Изредка он поглядывал на восток — рассвет еще не скоро. Показалось, что никогда вообще не будет рассвета. Горы так плотно, так черно нависли вокруг, ночь была такая темная и густая, что, казалось, никаких сил солнца не хватит, чтобы справиться с этой тьмой. Не пробиться ему! Никогда еще не видал Алексей такой темной ночи.
Протер снегом глаза. Снова зашагал. Справа была высота 537, за ней 715, слева — горная тропа к Грельскому перевалу, на восток — Сахарная Головка, на юг — высота 523. Он окинул взглядом все холмы и горы одну за другой, словно делал смотр своему хозяйству. Горы принадлежали сейчас ему. Он отвечал за них. Он снова прислушался: в горах шумел ветер.
Не первый раз стоял он в карауле. Но всякий раз было ожидание: сегодня, наконец, что-нибудь случится. Он ждал, судорожно стискивая винтовку. Но смена кончалась, и ничего не происходило. Уходил с поста разочарованный.
Он подумал: «Если бы сейчас Ковалев шел по этой тропинке, я, не окликнув, убил бы его».
Этой ночью Ковалев опять приходил в караульное помещение — Алексей знал, что он придет, он всегда приходил, когда Алеша стоял в карауле. Откуда узнавал он это? Неужели каждый раз просматривал список суточного наряда? «Как же он ненавидит меня!»
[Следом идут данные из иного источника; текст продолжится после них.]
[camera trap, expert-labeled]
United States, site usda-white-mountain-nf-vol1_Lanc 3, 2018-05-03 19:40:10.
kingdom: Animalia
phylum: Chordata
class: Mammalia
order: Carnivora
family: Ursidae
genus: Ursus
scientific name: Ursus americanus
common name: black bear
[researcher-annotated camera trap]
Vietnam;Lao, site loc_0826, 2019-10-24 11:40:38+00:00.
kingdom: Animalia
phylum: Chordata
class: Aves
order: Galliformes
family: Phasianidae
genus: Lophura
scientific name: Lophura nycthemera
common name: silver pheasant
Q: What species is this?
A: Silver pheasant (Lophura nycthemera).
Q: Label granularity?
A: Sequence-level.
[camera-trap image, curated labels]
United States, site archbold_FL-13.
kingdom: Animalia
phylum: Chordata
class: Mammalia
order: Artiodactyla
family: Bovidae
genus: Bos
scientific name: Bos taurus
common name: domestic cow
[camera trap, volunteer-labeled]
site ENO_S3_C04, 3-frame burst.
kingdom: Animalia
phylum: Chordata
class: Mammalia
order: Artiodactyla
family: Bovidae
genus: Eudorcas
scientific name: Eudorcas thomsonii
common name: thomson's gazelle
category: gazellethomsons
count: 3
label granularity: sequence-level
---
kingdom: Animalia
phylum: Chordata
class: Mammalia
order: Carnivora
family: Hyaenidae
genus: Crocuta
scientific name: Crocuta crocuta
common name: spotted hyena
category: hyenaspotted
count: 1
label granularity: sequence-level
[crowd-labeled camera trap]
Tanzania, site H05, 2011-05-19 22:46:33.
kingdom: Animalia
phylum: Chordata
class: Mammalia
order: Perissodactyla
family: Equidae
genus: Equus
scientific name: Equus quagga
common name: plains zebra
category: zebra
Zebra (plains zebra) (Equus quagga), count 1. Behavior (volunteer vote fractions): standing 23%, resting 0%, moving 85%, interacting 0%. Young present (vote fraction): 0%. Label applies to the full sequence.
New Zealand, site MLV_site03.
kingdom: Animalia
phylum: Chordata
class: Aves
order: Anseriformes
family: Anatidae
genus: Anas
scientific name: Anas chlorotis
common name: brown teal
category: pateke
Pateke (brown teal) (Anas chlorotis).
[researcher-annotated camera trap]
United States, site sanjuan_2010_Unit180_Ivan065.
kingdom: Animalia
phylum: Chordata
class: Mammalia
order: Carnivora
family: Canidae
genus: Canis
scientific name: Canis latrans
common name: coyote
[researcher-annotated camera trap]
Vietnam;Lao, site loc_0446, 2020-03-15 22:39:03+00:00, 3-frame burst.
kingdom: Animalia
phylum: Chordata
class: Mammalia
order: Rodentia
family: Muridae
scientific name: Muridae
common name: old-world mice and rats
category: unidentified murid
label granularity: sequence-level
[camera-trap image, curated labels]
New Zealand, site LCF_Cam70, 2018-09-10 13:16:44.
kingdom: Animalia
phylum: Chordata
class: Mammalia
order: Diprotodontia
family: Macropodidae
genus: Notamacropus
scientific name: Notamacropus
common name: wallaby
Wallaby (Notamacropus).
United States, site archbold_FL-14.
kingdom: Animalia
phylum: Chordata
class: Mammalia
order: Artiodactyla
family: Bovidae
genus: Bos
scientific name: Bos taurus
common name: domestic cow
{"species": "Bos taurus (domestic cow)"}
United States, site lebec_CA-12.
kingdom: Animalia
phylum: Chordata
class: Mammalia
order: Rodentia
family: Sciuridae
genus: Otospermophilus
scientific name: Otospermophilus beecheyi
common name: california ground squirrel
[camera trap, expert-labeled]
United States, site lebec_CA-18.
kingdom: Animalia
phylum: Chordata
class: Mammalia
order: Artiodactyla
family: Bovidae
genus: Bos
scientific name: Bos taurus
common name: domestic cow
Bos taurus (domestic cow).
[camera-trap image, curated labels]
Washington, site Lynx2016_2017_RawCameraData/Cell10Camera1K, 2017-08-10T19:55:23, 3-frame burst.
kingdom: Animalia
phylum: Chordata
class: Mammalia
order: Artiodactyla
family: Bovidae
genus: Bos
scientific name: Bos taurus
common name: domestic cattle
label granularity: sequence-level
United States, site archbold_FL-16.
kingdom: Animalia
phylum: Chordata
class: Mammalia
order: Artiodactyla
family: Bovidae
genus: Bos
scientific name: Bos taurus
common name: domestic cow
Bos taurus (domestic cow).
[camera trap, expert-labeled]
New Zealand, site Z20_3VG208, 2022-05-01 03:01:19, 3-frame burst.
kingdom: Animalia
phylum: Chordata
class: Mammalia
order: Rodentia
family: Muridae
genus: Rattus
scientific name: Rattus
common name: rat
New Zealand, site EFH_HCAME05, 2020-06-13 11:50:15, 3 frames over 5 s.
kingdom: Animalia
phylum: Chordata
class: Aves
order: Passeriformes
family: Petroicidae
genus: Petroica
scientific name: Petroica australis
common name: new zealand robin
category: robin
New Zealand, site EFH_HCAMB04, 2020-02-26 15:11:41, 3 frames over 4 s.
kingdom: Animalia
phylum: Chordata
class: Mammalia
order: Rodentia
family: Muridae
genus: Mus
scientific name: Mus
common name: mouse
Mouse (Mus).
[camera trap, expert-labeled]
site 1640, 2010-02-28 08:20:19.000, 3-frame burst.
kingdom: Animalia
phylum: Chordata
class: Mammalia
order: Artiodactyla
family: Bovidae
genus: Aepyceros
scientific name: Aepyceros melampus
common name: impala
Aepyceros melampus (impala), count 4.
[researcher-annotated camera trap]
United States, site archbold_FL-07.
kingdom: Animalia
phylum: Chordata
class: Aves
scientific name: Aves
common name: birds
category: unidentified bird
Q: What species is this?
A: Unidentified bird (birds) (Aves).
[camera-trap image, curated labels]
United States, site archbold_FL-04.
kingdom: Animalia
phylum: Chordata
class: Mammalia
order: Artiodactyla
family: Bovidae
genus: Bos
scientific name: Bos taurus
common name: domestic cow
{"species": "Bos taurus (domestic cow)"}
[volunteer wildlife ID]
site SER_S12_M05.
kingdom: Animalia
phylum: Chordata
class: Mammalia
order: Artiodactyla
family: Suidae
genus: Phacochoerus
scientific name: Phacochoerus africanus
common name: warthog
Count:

Ковалев всегда находил какие-нибудь упущения. И наутро командир роты или командир взвода вызывали к себе Гайдаша и хмуро говорили ему:
— Помощник начальника штаба полка опять остался недоволен вами. Вы плохо отдали рапорт. У вас было грязно в казарме. Вы не сумели ответить на вопросы из устава... Мне приходится краснеть за вас.
Все это должен был молча выслушивать Алеша. Иногда ему хотелось рассказать им. кто такой Ковалев. Но что он может рассказать? Они все знают, он ничего не скрыл. «Но он враг, враг...» — «Докажите», — скажут ему. И нечего им ответить.
Ковалев травил его осторожно и методично. Алеша чувствовал на себе его пальцы, но придраться было не к чему: Ковалев спрашивал только службу.
Скрипя сапогами, входил помначштаба в караулку, сразу же находил непорядки, распекал всех, потом садился и начинал экзамен. Он был комендантом гарнизона, он имел право спрашивать. Он спрашивал, что будут делать часовые в случае пожара и в случае газовой тревоги и кто кому какой доклад должен делать и кому не делать, и после каждого вопроса поворачивался к Гайдашу:
— А вы как думаете, Гайдаш?
Красноармейцы ненавидели Ковалева, — это с радостью заметил Алеша. Они ненавидели его чутьем, нюхом. Ненавидели его суховатое обращение с ними, его мелочную придирчивость. Он умел молчаливо и корректно издеваться над бойцами. Сухим, степенным голосом он задавал какой-нибудь каверзный вопрос из гарнизонного устава и молча ждал ответа. Он ждал минуту, две, три, пять. Ждал молча, не понукая, не подбадривая, не поясняя, а только глядя в упор на красноармейца холодным, пронизывающим взглядом. И все вокруг молчали, как бы в оцепенении. Тикали часы, поскрипывали сухие половицы. Так проходило время, и каждый присутствовавший при этой мучительно-бессмысленной сцене готов был провалиться сквозь потрескивающие половицы, только бы не слышать этого молчания.